Hace un rato he leído un tuit “antimandalas” de un amigo. Se quejaba, con toda la razón del mundo, de cómo todos los profesionales de salud mental del país parecen haberse puesto de acuerdo en una cosa —lo que podríamos suponer que ya es un éxito—: colorear mandalas como herramienta terapéutica.
[Este es el pequeño hilo que ha escrito sobre el tema:
1) Hay una conspiración que nunca va a trascender a la ciudadanía, pero que pone los pelos de punta. Es la estrategia coordinada por parte de profesionales de salud mental a lo largo y ancho del país para ponernos a colorear mandalas a las personas con diagnóstico psiquiátrico.
2) Están por todas partes. Una plaga. En consultas de trabajadoras sociales, plantas de agudos, infanto-juvenil… Acechan en cada esquina. Y los pobres locos nos desquiciamos intentando comprender cómo consiguen mantener la pose de dignidad con semejantes herramientas terapéuticas.
3) En la psiquiatría, coerción e infantilización se meten juntas en la cama cada noche. Y a veces traen al mundo mandalas de mierda para colorear por la mañana.]
Yo me he acordado de mi Navidad de 2016, en la que el sufrimiento mental era tan grande y yo tan consciente que decidí pedir ayuda e ingresar voluntariamente. A pesar de todo, fue de los mejores años porque pude estar separada de la familia. Sin embargo, mi propia tristeza se hizo mayor la primera mañana que amanecí en Agudos cuando me pusieron a pintar piñas secas con purpurina de colores para pasar el rato. Luego todo se volvió aún más triste cuando en la cena de Navidad estaba todo el mundo con la cara hasta el suelo, salvo el compañero de ingreso que encontraba en el exceso de comida de ese día un aliciente, y al levantar la vista del plato solo podía mirar al enfermero mazadísimo con pose de portero de discoteca vigilando que todo el mundo se portara bien, todo ello aderezado con unos villancicos también tristísimos de fondo. Joder, las personas que estábamos allí esa noche no estábamos precisamente por gusto, menos aún en esas fechas, como para que encima tengamos al típico gorila encima que te dice “tranquilito” si no te quieres tomar las drogas.

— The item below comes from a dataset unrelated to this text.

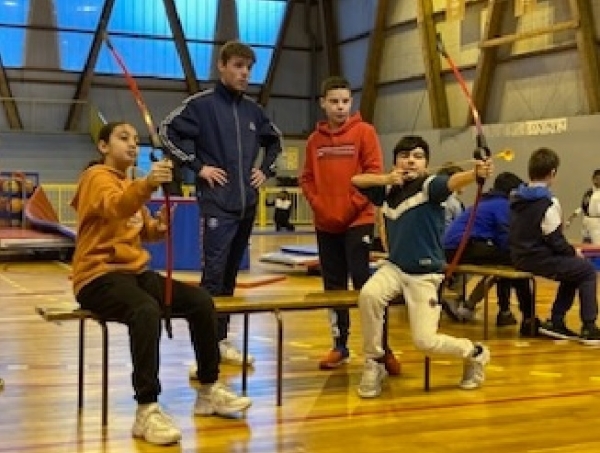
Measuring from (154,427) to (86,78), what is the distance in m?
17.8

Pasa al revés que en cualquier noche de fiesta en el mundo exterior.
El problema no son los mandalas, tener la mente ocupada un rato a veces está bien, sea como sea. Puedo comprender que faltan recursos y que eso se traduce en desgana por parte de los profesionales, pero lo que no tiene sentido es que esa sea la única opción que nos proporcionan cuando estamos en una situación de crisis ―esa o dormir quince horas a base de a saber qué neurolépticos― sea esa. Al final el problema es el de siempre: la infantilización de las personas que tenemos sufrimiento psíquico.